= Bartram de Fouchier =

Dutch Golden Age painter

Bartram de Fouchier (February 14, 1609 - August 25, 1673) was a Dutch Golden Age painter.

==Biography==
Fouchier was born in Bergen op Zoom. Houbraken remarked that his father was a Frenchman who had come to visit the Netherlands for the Siege of Calais in 1596 and stayed for the Siege of Ostend (1601–1603). The fighting lasted so long that the elder Fouchier had time to fall in love with a young heiress from Bergen op Zoom and he settled there after the war. When the young Bartram came of age, he wanted to learn painting, so his father sent him to Antwerp to study with Anthony van Dyck. He learned to paint a good portrait there, but since this was the period that Van Dyck had very little time for pupils, Fouchier left his workshop and travelled to Utrecht in 1634 to study with Jan van Bijlert, where he stayed for two years.

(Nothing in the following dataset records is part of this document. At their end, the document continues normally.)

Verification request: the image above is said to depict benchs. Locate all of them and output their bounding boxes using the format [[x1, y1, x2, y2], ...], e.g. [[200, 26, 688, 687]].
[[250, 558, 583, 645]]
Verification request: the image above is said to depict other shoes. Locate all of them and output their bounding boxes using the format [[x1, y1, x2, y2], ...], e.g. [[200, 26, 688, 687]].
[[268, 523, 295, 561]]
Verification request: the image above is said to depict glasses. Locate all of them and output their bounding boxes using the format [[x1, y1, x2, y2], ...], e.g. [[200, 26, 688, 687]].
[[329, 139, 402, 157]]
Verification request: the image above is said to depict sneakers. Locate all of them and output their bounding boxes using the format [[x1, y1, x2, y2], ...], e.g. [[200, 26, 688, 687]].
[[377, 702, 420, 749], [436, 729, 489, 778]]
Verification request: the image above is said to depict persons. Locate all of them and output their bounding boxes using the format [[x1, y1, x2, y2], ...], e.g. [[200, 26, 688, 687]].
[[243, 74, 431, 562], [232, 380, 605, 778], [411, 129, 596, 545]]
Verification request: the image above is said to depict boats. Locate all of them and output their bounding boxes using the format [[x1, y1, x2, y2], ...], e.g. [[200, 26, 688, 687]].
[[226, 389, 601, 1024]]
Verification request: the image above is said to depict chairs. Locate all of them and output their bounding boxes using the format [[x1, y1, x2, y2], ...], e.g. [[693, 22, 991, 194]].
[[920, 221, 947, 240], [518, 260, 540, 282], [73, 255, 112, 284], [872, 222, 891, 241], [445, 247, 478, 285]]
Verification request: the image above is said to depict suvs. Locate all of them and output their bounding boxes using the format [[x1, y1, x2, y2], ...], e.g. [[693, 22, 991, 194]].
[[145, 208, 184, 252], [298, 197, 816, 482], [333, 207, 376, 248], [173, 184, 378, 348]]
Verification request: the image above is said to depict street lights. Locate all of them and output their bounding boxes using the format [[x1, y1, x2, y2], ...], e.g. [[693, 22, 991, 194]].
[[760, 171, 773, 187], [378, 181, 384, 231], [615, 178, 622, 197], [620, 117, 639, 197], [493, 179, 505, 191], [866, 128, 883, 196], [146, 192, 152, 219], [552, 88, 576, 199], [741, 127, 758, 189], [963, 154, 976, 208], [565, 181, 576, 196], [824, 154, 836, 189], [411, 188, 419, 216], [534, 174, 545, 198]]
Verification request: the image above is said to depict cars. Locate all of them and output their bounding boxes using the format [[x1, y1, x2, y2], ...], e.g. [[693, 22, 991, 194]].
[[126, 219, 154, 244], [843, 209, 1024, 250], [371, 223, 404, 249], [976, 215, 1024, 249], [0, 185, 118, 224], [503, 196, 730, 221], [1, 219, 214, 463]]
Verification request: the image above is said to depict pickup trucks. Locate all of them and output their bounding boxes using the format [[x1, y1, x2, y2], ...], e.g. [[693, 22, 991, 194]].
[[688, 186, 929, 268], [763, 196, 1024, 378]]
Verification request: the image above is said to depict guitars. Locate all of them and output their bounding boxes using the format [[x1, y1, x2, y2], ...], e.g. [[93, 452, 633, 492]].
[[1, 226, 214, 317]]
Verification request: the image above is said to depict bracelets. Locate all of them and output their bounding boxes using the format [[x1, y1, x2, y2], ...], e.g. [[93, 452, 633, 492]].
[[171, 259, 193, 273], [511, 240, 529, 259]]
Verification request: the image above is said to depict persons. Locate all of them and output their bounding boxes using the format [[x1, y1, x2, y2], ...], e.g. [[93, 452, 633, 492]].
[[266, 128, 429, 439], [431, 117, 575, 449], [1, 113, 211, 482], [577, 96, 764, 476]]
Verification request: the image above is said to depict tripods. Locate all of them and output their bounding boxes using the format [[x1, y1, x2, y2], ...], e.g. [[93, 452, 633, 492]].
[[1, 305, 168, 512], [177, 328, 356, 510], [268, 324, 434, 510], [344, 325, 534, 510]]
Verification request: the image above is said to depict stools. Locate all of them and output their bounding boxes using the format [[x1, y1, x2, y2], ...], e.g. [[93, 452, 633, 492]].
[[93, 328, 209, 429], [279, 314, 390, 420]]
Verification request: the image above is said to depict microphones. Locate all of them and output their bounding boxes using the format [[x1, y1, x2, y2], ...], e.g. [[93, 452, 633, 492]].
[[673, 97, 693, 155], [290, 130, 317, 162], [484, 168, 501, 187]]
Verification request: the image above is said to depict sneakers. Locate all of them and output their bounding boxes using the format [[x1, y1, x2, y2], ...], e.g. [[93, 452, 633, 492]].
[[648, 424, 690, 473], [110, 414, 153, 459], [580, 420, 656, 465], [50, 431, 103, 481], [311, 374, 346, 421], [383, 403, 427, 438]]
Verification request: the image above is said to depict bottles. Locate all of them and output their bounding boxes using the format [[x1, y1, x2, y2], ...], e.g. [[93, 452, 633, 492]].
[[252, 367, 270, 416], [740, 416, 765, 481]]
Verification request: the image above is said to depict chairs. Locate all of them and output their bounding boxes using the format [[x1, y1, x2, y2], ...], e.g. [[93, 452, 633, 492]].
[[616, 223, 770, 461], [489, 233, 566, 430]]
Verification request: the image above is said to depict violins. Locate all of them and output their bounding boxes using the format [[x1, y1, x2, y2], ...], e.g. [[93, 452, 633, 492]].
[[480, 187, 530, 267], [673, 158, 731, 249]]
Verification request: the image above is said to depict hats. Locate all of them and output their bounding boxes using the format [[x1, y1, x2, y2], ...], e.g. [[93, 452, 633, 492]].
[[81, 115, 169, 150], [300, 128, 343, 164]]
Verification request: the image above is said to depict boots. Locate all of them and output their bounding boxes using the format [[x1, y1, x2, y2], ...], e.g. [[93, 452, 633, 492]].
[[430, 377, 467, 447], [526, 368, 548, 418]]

He first returned home to Bergen op Zoom, but then he left again to make a Grand Tour to Italy, where in Rome he was accused of heresy together with his companion Jan van Isendoorn. They fled to Florence, where they stayed a short while before leaving for Paris, and shortly after that to Antwerp, where they parted company forever. Fouchier returned to Bergen op Zoom and at first tried to make a living at painting in the manner of Tintoretto, but he had more success with genre pieces in the manner of Adriaen Brouwer. He was buried in the Grote Kerk of Bergen op Zoom. According to the RKD, he was trained by Jan van Bijlert and traveled to Italy with Jan van Isendoorn.